TASK DETAILS:
Pull out every line in the material below that contains the string "instances", and list those lines in their original order.

SUPPLIED INFORMATION:

╔══

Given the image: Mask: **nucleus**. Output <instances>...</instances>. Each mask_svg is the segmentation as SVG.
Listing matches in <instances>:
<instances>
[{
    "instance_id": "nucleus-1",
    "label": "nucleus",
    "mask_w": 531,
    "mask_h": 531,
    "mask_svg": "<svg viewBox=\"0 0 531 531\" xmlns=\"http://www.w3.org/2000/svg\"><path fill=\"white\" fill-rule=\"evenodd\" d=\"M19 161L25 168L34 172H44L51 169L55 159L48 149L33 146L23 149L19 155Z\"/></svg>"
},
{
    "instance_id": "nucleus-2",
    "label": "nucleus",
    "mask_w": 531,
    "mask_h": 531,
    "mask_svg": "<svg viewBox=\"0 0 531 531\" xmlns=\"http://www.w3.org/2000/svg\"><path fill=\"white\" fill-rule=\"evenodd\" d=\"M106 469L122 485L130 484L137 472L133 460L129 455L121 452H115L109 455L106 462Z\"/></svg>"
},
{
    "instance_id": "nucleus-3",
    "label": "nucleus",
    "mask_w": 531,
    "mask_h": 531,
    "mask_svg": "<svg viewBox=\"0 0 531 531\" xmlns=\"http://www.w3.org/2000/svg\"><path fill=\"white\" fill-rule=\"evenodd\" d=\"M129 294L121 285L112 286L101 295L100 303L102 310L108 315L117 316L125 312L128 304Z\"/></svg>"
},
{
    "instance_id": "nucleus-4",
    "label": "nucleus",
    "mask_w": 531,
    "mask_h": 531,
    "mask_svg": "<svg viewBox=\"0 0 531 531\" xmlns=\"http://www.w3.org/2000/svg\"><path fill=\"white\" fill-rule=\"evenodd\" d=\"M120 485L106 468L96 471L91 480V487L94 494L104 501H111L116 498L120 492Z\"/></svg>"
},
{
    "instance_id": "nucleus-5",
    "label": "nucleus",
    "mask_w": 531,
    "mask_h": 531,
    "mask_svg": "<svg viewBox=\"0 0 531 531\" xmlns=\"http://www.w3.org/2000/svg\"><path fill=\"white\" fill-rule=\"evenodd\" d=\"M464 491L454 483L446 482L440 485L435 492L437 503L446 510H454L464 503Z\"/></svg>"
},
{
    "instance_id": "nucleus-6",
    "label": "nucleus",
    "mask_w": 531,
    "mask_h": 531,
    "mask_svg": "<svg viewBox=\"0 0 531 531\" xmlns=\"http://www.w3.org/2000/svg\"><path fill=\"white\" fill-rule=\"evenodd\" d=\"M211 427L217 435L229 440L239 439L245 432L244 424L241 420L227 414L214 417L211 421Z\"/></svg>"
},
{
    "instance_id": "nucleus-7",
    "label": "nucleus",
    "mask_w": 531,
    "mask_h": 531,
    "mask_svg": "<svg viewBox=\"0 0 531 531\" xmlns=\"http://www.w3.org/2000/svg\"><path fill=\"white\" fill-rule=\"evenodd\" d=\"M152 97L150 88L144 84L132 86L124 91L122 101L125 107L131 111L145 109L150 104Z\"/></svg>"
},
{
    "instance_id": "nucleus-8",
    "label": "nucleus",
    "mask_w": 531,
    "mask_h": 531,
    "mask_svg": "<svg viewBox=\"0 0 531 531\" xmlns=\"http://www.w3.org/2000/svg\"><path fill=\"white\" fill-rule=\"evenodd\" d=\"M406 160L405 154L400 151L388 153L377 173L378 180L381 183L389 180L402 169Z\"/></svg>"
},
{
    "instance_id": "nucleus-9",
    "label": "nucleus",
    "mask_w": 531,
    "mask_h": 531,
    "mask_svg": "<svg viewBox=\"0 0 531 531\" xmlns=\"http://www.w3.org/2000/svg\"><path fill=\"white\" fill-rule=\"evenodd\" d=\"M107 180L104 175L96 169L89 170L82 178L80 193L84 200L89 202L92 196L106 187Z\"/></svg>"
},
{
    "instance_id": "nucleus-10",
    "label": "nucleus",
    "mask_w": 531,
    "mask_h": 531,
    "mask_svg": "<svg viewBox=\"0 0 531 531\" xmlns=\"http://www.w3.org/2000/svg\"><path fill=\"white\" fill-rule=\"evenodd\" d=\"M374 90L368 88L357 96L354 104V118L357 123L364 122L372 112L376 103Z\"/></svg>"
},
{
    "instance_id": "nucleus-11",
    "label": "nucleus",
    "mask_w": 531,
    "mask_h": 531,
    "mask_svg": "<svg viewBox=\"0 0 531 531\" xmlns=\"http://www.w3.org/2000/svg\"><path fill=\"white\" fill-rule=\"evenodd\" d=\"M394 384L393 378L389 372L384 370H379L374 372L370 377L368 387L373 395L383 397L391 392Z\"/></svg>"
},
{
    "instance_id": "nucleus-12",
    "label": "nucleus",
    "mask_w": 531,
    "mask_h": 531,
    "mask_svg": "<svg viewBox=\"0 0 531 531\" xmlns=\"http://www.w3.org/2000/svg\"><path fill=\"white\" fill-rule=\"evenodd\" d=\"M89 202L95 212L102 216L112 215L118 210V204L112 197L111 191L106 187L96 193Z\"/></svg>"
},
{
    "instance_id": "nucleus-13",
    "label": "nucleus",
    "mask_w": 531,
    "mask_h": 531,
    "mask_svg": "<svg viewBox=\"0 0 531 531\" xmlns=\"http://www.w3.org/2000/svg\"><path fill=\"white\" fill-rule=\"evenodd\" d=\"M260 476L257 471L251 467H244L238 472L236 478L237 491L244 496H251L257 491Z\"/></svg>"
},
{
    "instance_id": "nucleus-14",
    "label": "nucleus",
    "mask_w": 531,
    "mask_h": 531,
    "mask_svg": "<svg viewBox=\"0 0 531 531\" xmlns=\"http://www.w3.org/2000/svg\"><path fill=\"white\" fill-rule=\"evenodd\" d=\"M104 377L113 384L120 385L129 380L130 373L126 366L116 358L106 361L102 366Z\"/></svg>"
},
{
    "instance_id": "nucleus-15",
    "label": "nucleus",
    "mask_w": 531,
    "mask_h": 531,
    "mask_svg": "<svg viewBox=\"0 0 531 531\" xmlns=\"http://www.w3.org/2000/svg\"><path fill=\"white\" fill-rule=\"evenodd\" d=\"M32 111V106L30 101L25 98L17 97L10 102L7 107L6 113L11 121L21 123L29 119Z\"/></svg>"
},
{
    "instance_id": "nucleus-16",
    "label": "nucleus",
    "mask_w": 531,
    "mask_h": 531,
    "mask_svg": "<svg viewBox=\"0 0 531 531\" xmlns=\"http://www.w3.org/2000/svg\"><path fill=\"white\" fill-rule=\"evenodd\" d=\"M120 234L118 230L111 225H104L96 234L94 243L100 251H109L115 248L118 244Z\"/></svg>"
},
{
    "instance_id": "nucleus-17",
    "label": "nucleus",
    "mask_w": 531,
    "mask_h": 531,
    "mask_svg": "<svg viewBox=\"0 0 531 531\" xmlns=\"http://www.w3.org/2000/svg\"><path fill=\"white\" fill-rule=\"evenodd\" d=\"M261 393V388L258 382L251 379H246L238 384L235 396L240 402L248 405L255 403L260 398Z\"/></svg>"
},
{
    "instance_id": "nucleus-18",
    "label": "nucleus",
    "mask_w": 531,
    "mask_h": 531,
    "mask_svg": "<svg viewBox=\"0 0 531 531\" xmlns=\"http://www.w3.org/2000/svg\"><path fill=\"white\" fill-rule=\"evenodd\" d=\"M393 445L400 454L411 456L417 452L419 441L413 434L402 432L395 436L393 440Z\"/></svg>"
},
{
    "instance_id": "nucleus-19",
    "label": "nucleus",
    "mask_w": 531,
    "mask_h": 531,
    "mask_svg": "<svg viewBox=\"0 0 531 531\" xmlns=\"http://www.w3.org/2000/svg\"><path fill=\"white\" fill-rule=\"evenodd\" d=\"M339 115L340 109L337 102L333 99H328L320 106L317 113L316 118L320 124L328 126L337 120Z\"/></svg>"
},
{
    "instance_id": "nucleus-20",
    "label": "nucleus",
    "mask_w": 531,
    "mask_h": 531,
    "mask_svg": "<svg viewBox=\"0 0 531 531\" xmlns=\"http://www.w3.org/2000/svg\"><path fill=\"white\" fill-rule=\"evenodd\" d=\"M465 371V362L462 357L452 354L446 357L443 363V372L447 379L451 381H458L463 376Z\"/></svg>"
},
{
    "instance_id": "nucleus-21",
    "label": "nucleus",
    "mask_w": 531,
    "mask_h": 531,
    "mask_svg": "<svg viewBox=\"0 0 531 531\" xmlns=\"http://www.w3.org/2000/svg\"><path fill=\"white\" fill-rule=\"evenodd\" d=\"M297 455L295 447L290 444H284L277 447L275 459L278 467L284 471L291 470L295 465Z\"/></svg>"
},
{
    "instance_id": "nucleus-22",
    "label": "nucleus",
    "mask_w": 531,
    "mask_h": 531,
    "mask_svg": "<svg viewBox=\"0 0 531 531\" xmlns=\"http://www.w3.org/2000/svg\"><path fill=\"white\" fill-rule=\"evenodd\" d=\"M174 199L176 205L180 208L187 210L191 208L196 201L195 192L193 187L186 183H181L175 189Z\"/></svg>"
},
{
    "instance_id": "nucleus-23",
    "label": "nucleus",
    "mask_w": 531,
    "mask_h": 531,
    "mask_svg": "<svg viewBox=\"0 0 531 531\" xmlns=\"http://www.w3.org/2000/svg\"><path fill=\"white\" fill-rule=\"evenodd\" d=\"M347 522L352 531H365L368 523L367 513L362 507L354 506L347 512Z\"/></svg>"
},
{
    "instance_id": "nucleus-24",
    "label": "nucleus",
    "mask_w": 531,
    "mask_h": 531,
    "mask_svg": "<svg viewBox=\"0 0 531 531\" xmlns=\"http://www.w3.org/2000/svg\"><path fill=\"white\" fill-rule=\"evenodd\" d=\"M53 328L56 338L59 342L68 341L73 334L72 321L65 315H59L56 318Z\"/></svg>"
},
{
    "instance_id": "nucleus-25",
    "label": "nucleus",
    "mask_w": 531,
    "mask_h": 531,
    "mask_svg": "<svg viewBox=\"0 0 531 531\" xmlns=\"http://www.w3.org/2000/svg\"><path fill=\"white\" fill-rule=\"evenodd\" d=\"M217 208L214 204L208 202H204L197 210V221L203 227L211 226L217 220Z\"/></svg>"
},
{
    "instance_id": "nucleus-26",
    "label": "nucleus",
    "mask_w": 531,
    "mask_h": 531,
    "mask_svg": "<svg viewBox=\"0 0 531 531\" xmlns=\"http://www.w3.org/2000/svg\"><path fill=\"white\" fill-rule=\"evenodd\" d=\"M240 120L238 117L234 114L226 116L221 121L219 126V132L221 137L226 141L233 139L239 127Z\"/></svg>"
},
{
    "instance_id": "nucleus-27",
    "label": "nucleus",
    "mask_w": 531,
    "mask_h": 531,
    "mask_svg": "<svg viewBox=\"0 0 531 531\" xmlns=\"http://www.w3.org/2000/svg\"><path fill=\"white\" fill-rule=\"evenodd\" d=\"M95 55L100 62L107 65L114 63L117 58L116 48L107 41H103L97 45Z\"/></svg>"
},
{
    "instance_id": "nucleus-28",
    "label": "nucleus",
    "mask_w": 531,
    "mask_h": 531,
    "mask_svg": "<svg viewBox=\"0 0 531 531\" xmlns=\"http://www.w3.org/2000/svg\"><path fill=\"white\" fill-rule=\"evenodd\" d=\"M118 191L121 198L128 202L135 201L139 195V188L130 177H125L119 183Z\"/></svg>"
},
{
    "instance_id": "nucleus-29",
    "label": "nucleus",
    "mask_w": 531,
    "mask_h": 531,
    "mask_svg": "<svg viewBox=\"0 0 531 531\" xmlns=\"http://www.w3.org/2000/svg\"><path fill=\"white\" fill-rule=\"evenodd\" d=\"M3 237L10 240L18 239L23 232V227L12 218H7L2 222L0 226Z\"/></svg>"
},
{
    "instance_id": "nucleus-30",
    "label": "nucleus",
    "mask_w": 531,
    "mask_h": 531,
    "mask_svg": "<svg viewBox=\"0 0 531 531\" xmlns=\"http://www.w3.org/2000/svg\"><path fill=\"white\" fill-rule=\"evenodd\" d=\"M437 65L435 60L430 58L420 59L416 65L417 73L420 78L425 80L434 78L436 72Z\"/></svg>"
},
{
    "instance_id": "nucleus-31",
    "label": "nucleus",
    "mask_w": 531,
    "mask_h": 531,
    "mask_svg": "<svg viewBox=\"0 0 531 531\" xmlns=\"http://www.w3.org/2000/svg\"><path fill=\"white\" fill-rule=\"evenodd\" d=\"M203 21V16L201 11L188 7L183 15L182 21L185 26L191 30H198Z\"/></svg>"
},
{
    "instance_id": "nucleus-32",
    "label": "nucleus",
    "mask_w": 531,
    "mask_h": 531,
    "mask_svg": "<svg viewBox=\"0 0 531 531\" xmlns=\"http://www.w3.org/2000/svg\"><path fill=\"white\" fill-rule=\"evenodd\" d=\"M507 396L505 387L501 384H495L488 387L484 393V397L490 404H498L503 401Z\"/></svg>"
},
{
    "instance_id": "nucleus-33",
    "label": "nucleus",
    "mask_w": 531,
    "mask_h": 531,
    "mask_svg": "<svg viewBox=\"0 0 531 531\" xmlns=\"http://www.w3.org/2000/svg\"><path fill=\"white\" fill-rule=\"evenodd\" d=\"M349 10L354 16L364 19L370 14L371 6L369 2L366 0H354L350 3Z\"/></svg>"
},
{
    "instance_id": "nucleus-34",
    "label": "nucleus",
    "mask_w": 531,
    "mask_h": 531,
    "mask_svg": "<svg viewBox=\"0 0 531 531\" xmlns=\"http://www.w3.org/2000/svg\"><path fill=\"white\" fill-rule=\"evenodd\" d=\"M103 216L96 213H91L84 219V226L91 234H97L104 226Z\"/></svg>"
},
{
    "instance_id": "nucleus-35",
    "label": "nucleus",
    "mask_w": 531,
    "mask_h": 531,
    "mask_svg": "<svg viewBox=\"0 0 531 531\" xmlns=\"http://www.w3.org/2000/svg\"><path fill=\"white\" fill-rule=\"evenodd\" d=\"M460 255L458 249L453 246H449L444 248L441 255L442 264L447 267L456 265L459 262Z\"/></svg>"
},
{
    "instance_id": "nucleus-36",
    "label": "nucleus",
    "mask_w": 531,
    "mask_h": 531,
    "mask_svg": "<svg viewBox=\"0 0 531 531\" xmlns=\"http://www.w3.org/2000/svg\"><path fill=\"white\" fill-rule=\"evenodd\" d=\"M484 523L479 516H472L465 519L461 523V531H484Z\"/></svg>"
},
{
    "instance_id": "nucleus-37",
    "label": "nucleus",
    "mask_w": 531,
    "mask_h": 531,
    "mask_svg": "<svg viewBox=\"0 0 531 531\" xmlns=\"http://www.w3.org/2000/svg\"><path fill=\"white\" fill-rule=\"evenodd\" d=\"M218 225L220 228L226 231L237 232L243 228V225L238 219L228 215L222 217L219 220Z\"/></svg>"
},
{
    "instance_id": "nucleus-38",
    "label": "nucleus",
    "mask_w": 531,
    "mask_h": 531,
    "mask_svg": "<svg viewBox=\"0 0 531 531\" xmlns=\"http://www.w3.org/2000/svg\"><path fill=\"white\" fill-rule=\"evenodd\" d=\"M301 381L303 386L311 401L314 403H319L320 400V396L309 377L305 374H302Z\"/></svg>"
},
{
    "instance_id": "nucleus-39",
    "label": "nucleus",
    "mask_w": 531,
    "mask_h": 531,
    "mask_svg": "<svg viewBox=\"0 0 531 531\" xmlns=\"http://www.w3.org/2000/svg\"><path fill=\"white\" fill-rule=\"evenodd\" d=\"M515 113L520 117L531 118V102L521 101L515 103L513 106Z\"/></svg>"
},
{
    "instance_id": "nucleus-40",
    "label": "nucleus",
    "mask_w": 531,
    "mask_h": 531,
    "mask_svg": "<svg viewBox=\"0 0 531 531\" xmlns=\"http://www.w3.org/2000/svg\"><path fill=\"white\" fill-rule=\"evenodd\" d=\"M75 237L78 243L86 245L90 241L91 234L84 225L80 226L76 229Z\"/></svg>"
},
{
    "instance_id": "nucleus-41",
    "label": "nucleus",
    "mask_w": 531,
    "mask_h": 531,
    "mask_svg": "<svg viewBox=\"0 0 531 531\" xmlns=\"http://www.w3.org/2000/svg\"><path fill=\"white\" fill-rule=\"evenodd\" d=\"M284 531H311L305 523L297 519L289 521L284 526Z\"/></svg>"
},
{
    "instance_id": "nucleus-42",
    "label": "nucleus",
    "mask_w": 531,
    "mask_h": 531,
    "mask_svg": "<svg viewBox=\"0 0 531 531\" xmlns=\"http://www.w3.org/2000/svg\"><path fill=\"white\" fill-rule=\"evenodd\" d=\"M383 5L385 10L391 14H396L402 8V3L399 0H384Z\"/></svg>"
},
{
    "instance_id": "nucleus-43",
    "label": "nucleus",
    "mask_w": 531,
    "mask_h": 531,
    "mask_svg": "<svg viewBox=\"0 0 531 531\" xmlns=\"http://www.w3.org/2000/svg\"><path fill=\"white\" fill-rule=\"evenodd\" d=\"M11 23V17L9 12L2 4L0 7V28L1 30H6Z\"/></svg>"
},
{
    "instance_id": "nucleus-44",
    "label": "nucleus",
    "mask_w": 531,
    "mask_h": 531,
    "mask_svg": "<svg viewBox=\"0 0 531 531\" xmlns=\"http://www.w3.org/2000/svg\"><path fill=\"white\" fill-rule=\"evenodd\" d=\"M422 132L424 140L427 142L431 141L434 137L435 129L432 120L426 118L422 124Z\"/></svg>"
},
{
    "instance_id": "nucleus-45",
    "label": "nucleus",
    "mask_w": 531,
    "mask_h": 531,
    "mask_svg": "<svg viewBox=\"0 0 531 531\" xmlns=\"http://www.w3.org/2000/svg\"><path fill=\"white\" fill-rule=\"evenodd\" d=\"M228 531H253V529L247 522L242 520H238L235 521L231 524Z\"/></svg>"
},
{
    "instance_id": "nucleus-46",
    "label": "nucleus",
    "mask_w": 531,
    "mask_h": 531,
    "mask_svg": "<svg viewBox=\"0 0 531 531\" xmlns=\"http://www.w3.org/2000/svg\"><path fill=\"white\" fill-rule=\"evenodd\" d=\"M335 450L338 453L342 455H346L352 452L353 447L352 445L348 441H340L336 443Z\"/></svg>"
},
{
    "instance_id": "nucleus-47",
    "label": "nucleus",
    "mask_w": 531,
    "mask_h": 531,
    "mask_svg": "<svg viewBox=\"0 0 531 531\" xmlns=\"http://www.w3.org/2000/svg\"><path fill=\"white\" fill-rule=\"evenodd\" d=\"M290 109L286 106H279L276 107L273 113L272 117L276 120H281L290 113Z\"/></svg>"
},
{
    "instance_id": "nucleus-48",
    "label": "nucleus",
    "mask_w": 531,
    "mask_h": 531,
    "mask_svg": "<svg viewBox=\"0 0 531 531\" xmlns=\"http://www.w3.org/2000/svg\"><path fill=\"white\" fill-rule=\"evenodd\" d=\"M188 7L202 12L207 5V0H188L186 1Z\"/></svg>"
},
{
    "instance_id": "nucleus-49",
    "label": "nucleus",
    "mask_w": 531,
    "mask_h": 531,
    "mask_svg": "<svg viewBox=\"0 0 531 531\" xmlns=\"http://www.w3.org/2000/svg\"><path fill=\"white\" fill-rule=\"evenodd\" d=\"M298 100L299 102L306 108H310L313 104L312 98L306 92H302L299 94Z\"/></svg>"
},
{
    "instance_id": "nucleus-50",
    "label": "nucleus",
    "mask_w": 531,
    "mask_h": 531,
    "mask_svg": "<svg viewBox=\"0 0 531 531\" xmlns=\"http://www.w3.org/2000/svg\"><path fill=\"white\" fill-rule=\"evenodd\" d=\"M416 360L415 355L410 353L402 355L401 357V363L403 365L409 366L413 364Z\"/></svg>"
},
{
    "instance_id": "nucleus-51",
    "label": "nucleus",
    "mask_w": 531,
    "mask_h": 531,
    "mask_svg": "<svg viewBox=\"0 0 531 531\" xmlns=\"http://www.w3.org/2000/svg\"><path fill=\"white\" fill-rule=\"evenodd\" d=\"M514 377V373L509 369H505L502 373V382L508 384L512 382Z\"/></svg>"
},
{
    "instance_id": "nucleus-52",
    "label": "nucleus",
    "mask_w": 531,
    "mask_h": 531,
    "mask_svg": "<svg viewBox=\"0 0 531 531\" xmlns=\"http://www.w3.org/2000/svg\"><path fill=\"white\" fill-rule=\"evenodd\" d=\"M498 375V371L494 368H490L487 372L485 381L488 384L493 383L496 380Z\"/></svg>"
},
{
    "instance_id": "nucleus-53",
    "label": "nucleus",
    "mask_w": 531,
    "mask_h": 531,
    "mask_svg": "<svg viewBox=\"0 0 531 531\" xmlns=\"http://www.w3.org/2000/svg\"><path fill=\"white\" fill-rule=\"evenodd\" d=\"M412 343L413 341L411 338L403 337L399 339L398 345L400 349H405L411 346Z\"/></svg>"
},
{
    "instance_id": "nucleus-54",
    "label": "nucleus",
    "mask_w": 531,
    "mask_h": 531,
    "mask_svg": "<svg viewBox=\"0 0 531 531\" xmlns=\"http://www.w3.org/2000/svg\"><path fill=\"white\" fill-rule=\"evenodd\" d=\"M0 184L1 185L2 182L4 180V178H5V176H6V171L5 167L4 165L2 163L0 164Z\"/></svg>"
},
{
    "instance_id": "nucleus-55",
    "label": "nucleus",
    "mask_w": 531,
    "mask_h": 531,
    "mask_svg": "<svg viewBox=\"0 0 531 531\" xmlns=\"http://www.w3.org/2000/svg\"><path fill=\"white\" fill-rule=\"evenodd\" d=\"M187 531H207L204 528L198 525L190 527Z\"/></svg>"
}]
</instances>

╚══

RESULT FOR THIS TASK:
Given the image: Mask: **nucleus**. Output <instances>...</instances>. Each mask_svg is the segmentation as SVG.
Listing matches in <instances>:
<instances>
</instances>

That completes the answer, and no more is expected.